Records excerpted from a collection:
___
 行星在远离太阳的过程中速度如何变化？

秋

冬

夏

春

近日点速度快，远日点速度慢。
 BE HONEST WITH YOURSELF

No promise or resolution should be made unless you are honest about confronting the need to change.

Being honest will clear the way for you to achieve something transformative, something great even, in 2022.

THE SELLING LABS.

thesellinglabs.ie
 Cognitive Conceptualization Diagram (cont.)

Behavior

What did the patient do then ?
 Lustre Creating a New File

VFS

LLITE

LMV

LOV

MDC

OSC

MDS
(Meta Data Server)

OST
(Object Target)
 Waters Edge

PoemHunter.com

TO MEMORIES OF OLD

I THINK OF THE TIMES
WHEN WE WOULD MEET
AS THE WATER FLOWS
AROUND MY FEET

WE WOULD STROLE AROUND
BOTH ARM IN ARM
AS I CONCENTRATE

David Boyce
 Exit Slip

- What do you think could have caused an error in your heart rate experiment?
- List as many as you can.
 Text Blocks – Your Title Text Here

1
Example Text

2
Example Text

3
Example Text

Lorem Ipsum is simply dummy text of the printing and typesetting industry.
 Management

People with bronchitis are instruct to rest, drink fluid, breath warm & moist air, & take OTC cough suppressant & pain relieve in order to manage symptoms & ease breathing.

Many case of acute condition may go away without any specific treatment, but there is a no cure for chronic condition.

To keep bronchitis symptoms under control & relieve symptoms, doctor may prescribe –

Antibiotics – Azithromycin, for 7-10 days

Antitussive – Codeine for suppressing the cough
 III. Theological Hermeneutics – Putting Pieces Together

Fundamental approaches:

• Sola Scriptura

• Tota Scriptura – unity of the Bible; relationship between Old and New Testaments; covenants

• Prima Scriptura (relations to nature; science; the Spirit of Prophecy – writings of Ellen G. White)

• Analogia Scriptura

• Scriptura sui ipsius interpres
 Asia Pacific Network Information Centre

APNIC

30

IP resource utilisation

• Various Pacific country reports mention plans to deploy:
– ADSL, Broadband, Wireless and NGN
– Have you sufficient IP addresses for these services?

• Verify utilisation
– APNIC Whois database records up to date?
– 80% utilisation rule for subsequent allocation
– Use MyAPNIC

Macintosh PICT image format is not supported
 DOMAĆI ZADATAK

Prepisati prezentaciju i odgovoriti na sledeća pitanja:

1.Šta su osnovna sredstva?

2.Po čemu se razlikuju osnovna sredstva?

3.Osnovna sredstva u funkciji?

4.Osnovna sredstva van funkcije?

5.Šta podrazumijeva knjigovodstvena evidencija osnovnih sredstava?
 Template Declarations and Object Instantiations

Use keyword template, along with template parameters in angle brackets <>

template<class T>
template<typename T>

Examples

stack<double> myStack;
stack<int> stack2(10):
___
# Activity
Would you print, exactly as written, every line above from the one holding "No promise or" through the one holding "What did the patient do then ?", with both included and no other lines?

# Task result
No promise or resolution should be made unless you are honest about confronting the need to change.

Being honest will clear the way for you to achieve something transformative, something great even, in 2022.

THE SELLING LABS.

thesellinglabs.ie
 Cognitive Conceptualization Diagram (cont.)

Behavior

What did the patient do then ?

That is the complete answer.